Strenge Auflagen für Technologieaustausch

Chinesische Auflagen für den Technologietransfer bremsen nach Angaben von VW-China-Chef Karl-Thomas Neumann die Entwicklung von Elektroautos.

21.11.2011 dpa

Zum Auftakt der internationalen Automesse in Kanton (Guangzhou) äußerte Neumann am Montag (21.11.) vor Journalisten die Hoffnung, dass China die Anforderung komplett aufhebe und den Markt völlig öffne. "Wenn zusätzliche Vorschriften erlassen werden, wird es nur noch schwieriger gemacht." Der VW-Chef beklagte auch Unklarheit über die Richtlinien für ausländische Autohersteller.

Erzwungene Beteiligung

Nach den Anforderungen in China muss die Lizenz für eine der drei Hauptkomponenten wie Motor, Batterie oder Elektronik bei einem chinesischen Gemeinschaftsunternehmen liegen. Selbst Zulieferer für Elektrofahrzeuge sollen jetzt auch gezwungen werden, dafür Joint Ventures einzugehen. China will sich damit Kerntechnologien der Elektromobilität sichern. "Es ist nicht klar, wie die Vorschriften und Anforderungen aussehen", sagte Neumann. "Wir wollen klare Vorgaben."
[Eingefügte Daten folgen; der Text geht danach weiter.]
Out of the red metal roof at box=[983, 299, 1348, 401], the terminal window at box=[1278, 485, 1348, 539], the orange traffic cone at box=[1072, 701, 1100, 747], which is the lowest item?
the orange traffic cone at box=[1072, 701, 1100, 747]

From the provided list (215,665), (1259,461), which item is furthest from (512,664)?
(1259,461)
Neumann sieht eine gewisse Ernüchterung bei den Zielen für die Elektromobilität, die China massiv ausbauen will. "Jeder wird etwas realistischer." Eine Zwischenlösung seien auf jeden Fall die Plug-In-Hybrid-Fahrzeuge, die neben einem kleineren Elektroantrieb auch einen Benzinmotor haben. Im nächsten Jahr werde Volkswagen mit einer Testflotte von Elektroautos auf dem größten Automarkt der Welt in China beginnen. Die Produktion werde 2013 oder 2014 richtig aufgenommen.